The console output is as follows

Issues:
Expand section (2010-10-05)

Wikitext:
==Hello==<!--comment-->
{{Expand section|
  date=2017-02-26}}
{{Cleanup|date=2017-02-26}}
This is a nice '''paragraph'''.
==References==
{{Reflist}}

ParseAndPrint can roughly print out the parsed tree. Here's a runtime example

Please input the wikitext to parse, use EOF (Ctrl+Z) to accept:
==Hello==
* ''Item1''
* [[Item2]]
---------
<span style="background:red;">test</span>
^Z
Parsed AST
Wikitext             [==Hello==\r\n* ''Item1]
.Paragraph           [==Hello==\r]
..PlainText          [==Hello==\r]
.ListItem            [* ''Item1''\r]
..PlainText          [ ]
..FormatSwitch       ['']
..PlainText          [Item1]
..FormatSwitch       ['']
..PlainText          [\r]
.ListItem            [* [[Item2]]\r]
..PlainText          [ ]
..WikiLink           [[[Item2]]]
...Run               [Item2]
....PlainText        [Item2]
..PlainText          [\r]
.ListItem            [---------\r]
..PlainText          [\r]
.Paragraph           [<span style="backgro]
..HtmlTag            [<span style="backgro]
...TagAttribute      [ style="background:r]
....Run              [style]
.....PlainText       [style]
....Wikitext         [background:red;]
.....Paragraph       [background:red;]
......PlainText      [background:red;]
...Wikitext          [test]
....Paragraph        [test]
.....PlainText       [test]
..PlainText          [\r\n]

That's fine, but where to get wikitext?

You can use MediaWiki API to acquire the wikitext.
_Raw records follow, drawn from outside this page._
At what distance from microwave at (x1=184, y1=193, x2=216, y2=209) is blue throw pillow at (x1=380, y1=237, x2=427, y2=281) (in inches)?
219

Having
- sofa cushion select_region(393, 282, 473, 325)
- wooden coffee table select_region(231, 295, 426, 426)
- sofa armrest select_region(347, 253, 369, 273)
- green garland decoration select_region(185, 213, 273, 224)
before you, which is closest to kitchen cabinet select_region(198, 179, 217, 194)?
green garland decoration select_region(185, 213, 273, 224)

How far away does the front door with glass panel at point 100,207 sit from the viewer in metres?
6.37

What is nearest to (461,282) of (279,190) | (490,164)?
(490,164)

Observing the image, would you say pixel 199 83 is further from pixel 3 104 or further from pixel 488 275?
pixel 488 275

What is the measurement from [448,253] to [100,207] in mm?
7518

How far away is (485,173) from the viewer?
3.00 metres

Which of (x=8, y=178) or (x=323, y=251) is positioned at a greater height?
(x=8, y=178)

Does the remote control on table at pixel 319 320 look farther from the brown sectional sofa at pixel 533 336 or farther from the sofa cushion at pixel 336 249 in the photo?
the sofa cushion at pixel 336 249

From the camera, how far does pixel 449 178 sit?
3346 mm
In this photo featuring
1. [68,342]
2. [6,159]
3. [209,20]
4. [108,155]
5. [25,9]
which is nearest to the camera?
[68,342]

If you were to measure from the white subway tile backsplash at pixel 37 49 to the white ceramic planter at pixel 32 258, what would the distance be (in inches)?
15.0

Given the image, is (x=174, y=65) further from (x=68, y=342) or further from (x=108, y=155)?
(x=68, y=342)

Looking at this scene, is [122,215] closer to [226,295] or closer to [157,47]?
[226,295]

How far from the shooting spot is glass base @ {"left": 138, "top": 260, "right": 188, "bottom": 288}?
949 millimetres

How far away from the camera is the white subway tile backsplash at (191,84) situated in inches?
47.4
For .NET programmers, I've made a client, WikiClientLibrary, that lies beside this repository. There are also MediaWiki API clients in API:Client code.

There's also a simple demo for fetching and parsing without the dependency of WikiClientLibrary in ConsoleTestApplication1, like this

/// <summary>
/// Fetches a page from en Wikipedia, and parses it.
/// </summary>
private static Wikitext FetchAndParse(string title)
{
    if (title == null) throw new ArgumentNullException(nameof(title));
    const string EndPointUrl = "https://en.wikipedia.org/w/api.php";
    var client = new HttpClient();
    var requestContent = new Dictionary<string, string>
    {
        {"format", "json"},
        {"action", "query"},
        {"prop", "revisions"},
        {"rvlimit", "1"},
        {"rvprop", "content"},
        {"titles", title}
    };
    var response = client.PostAsync(EndPointUrl, new FormUrlEncodedContent(requestContent)).Result;
    var root = JObject.Parse(response.Content.ReadAsStringAsync().Result);
    var content = (string) root["query"]["pages"].Children<JProperty>().First().Value["revisions"][0]["*"];
    var parser = new WikitextParser();
    return parser.Parse(content);
}

You may need Newtonsoft.Json NuGet package to parse JSON.

Limitations

  • For now it does not support table syntax, but I'll work on this.
  • Text inside parser tags (rather than normal HTML tags) will not be parsed an will be preserved in ParserTag.Content. For certain parser tags (e.g. <ref>), You can parse the Content again to get the AST.
  • It may handle some pathological cases differently from MediaWiki parser. E.g. {{{{{arg}} (See Issue #1).